DATA SHOWN:
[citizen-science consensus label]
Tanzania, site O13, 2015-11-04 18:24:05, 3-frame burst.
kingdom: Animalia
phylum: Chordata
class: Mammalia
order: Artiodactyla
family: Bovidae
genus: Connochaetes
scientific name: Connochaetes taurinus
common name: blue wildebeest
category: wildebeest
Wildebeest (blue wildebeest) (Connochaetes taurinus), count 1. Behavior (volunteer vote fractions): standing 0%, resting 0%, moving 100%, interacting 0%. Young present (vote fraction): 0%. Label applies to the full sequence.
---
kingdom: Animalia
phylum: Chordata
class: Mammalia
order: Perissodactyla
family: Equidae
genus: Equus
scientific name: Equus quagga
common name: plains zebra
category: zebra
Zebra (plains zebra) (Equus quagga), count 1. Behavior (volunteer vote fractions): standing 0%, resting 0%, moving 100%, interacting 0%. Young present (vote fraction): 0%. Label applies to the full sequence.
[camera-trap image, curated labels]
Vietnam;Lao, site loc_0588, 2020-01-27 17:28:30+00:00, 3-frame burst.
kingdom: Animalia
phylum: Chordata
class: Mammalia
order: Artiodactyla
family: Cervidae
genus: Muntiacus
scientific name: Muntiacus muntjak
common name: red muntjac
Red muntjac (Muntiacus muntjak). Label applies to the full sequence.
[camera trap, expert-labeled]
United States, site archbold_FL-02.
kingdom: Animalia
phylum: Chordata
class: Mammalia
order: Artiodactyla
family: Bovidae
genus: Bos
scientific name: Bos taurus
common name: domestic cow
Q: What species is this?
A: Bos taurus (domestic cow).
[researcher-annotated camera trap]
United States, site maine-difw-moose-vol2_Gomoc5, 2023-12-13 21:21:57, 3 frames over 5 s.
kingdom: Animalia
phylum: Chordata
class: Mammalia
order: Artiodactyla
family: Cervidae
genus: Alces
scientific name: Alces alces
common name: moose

YOUR GOAL:
Where a line contains the word "moose", copy that line from the listing above.

ANSWER TO THIS PROBLEM:
United States, site maine-difw-moose-vol2_Gomoc5, 2023-12-13 21:21:57, 3 frames over 5 s.
common name: moose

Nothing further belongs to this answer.